Pesanan Mesin Jepang Turun, Surplus Neraca ¥990,2 Miliar

Posted on Sep 08, 2011

Pesanan mesin inti di Jepang turun 8,2% yang disesuaikan secara musiman pada bulan Juli, kantor kabinet mengatakan laporan tersebut pada hari Kamis. Angka tersebut menunjukkan bahwa pemulihan dari gempa bumi dan tsunami 11 Maret lalu mungkin akan melambat.

Jatuh untuk pertama kalinya dalam 3 bulan terakhir yang menyusul kenaikan 7,7% pada bulan Juni.
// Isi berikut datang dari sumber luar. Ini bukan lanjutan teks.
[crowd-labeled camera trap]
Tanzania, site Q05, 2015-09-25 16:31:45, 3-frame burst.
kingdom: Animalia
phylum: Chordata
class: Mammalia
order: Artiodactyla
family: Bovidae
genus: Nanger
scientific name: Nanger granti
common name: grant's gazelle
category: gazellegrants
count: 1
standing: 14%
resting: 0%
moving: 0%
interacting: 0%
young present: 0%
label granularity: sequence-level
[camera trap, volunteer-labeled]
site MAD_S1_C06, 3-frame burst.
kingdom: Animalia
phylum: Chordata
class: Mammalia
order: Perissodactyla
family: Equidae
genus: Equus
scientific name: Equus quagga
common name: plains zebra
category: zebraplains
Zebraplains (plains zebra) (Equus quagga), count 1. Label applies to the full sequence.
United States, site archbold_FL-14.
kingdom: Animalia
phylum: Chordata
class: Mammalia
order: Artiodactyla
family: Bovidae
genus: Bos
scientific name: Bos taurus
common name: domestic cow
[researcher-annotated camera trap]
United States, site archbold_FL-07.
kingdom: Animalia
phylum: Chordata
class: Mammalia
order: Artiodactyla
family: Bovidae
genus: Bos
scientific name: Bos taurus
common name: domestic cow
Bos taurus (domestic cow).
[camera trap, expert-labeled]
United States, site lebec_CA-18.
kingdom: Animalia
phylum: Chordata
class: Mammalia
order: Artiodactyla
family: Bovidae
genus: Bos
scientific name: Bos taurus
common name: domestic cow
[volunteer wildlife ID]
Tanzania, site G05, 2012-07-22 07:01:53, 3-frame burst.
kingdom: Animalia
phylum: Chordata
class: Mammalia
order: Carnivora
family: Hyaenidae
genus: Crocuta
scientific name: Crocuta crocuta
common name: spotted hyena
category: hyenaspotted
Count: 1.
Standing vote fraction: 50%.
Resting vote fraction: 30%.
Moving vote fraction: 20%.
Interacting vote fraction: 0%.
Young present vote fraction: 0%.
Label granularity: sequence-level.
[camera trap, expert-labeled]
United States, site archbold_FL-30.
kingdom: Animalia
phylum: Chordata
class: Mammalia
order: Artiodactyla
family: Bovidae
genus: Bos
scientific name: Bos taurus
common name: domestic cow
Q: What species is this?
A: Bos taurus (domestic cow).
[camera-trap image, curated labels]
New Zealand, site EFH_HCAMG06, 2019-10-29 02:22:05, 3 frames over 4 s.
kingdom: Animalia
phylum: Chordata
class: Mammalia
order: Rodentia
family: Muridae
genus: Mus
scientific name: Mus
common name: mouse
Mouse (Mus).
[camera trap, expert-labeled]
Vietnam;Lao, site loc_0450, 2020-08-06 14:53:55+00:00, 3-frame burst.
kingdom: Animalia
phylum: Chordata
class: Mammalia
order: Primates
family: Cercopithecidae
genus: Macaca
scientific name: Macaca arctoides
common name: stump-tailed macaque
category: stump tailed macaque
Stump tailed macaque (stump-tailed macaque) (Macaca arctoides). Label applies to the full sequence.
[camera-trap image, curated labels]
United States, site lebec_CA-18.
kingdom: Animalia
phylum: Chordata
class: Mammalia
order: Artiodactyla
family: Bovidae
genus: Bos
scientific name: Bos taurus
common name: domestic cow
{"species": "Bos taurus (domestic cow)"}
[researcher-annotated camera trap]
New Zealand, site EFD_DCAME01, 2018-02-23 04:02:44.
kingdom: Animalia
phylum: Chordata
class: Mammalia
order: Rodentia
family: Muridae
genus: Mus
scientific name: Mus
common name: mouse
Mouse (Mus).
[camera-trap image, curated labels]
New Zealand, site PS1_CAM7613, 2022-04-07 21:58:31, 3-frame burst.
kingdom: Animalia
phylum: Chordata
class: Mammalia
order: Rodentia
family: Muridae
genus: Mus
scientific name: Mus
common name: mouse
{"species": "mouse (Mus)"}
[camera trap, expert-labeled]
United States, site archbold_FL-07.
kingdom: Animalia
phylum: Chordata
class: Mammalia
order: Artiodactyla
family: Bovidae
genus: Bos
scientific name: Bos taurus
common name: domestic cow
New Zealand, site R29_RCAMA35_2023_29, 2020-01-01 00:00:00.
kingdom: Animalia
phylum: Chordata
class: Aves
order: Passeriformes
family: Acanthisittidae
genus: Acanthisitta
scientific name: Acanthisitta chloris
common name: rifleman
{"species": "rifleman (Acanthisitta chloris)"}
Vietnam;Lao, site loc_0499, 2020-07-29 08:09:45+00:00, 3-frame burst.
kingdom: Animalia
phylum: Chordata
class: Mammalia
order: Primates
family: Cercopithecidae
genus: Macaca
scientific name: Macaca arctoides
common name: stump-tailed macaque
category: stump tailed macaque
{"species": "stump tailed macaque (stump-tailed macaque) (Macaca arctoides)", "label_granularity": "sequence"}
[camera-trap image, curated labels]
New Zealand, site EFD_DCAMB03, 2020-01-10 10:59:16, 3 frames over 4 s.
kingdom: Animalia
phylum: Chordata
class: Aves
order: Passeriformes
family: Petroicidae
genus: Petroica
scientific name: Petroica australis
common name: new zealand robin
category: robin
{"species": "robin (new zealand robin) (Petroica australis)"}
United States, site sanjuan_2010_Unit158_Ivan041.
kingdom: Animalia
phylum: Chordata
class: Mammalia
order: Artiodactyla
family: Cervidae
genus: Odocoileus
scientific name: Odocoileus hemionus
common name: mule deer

Pada dasar tahunan, pesanan mesin inti ditambah 4,0% yang mengikuti kenaikan 17,9% pada bulan Juni.

Jumlah pesanan mesin, yang termasuk volatile untuk kapal dan perusahaan listrik terlihat terjadi kontraksi 11,3% pada bulan Juli. Pesanan manufaktur melihat penurunan 5,2% per bulan, jatuh untuk ke-3 kalinya dalam 4 bulan terakhir.

Pesanan non-manufaktur mereda 1,4% per bulan pada bulan Juli. Di sisi lain, pesanan pemerintah menurun 1,7% dan pesanan dari luar negeri ikut turun 9,8% per bulan.

Pada hari Kamis, departemen keuangan mengatakan bahwa Jepang mencatat surplus neraca berjalan sebesar ¥990,2 Miliar pada bulan Juli, angka tersebut lebih kecil dari perkiraan awal yang sebesar ¥1,175,8 Miliar dari ¥526,9 Miliar pada bulan Juni.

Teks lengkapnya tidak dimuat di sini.